**RECORDS FOR THIS TASK:**
□ □ □ □

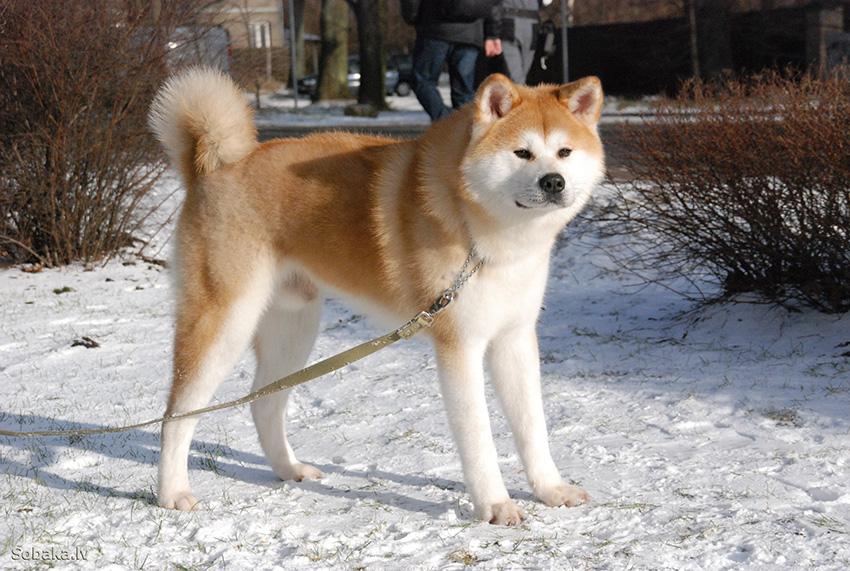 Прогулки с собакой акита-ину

□ □ □ □

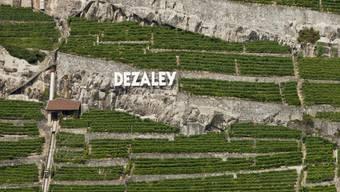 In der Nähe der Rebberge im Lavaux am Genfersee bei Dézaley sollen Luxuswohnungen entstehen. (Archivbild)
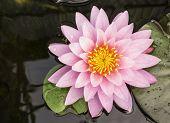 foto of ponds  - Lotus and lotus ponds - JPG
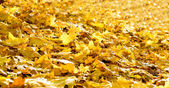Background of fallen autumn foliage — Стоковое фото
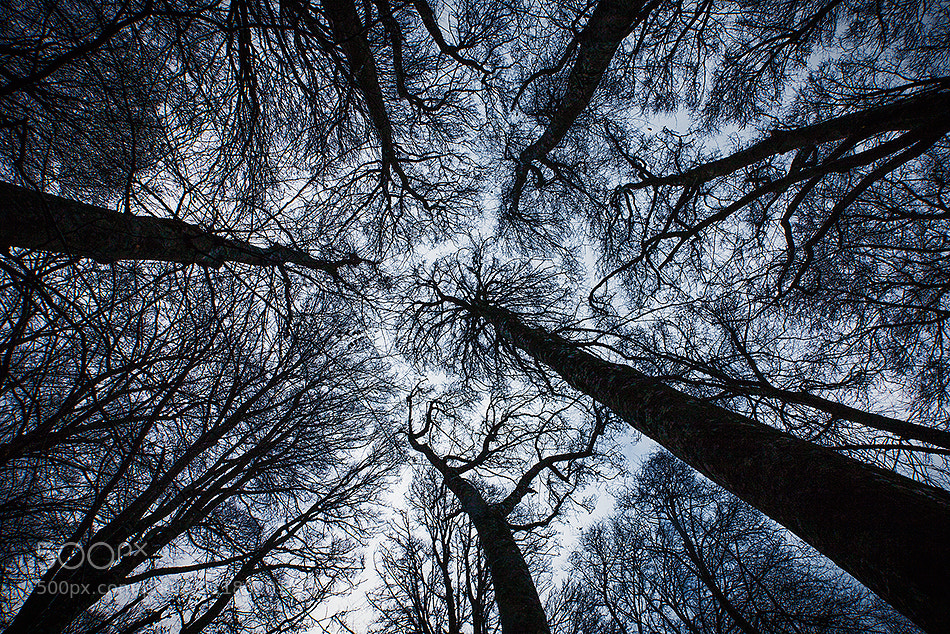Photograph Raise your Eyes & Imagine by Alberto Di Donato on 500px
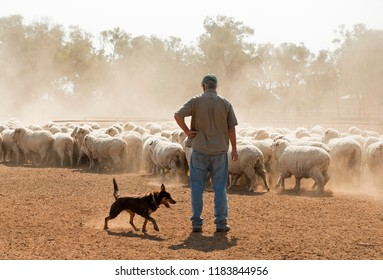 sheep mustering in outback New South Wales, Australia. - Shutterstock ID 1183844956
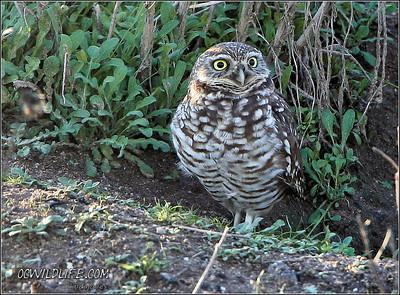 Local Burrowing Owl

□ □ □ □

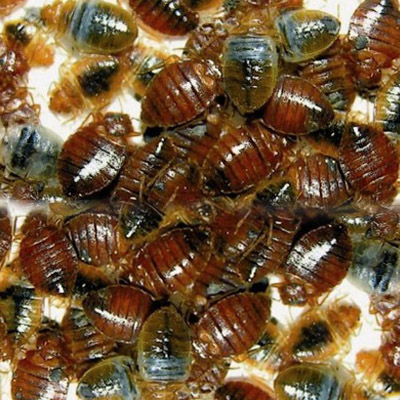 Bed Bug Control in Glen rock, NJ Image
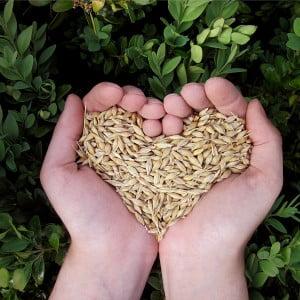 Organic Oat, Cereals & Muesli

□ □ □ □

**INSTRUCTIONS TO FOLLOW:**
The stretch above running from the line with "sheep mustering in" through the line with "Local Burrowing Owl" is all you should copy, exactly, leaving out the pictures.

**RESPONSE AREA:**
 sheep mustering in outback New South Wales, Australia. - Shutterstock ID 1183844956
 Local Burrowing Owl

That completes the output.